Hai appena ricevuto un’offerta di lavoro interessante, tutto sembra perfetto fino al momento in cui vedi quella clausola: “La retribuzione è coperta da patto di riservatezza”. Cosa significa esattamente? Puoi negoziare questa condizione? E soprattutto, quali sono i tuoi diritti nel momento in cui la firmi?

Negli ultimi anni gli accordi di non-divulgazione (NDA) sugli stipendi sono diventati sempre più comuni, specialmente in aziende di medie e grandi dimensioni, multinazionali e startup.
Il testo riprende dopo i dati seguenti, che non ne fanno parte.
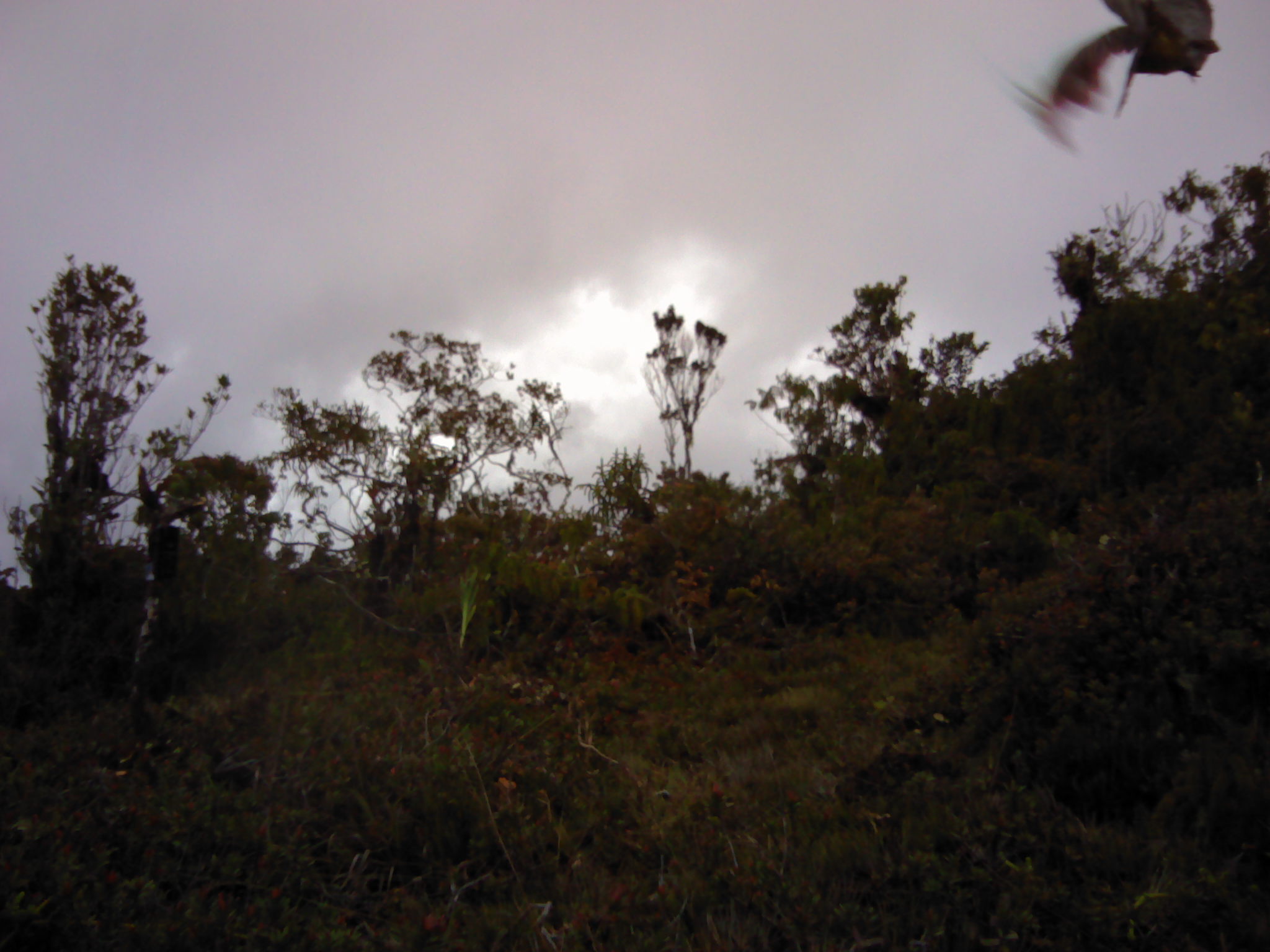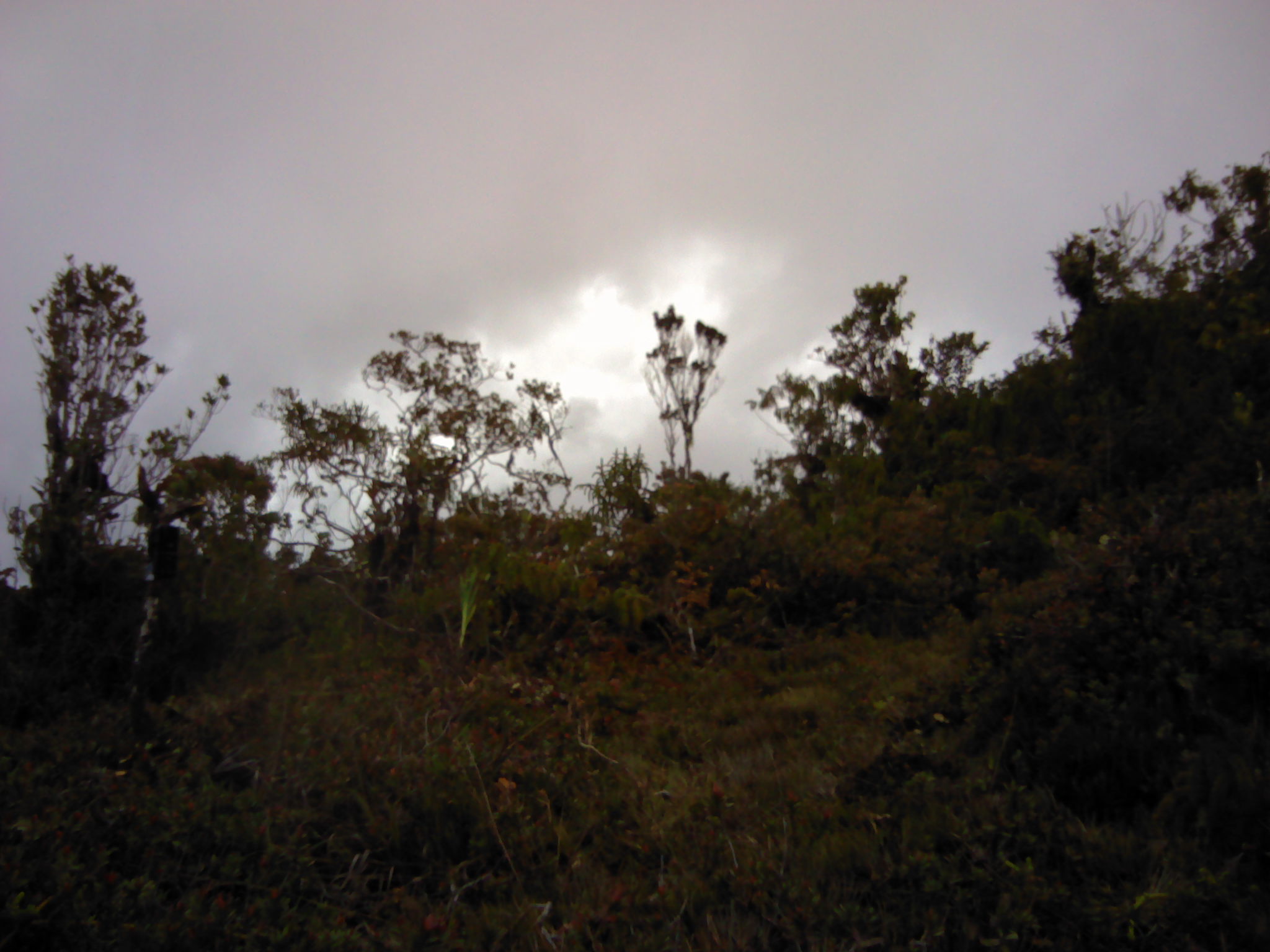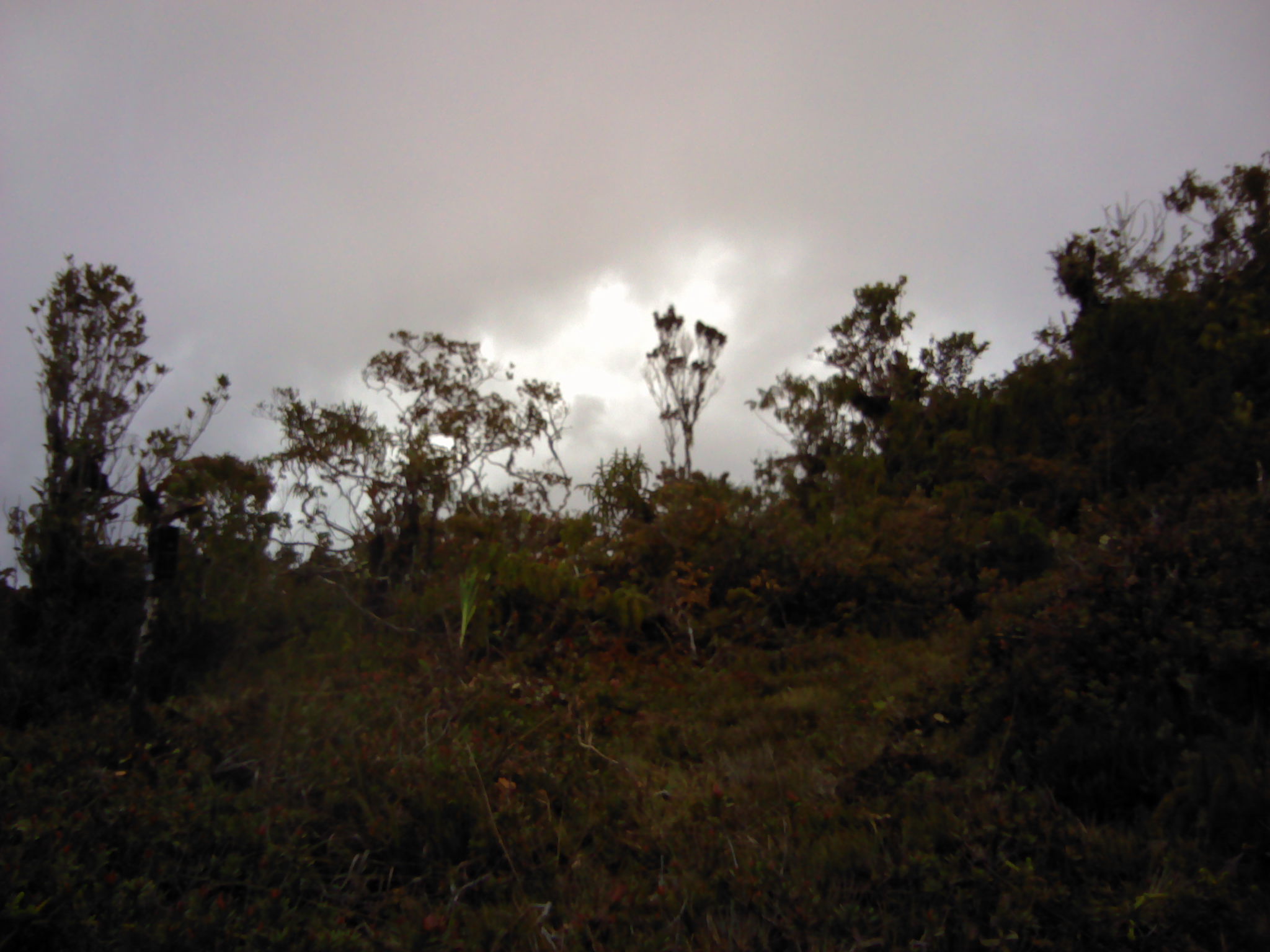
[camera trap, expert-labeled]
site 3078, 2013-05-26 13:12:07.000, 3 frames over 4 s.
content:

La pratica nasce con l’intento dichiarato di proteggere informazioni sensibili aziendali, ma nella pratica crea una zona grigia dove i diritti del lavoratore non sempre sono chiari. Dopo vent’anni passati come direttore amministrativo in una cooperativa sociale, ho visto come questa dinamica possa incidere sulla trasparenza salariale e sulle possibilità reali di contrattazione.

Cosa dice la legge italiana su questi patti

La buona notizia è che l’ordinamento italiano non vieta esplicitamente gli accordi di riservatezza sul compenso. La cattiva notizia è che non li regola nemmeno chiaramente. Siamo in una zona dove il principio generale della Contrattazione collettiva e i diritti costituzionali si scontrano con la libertà contrattuale privata.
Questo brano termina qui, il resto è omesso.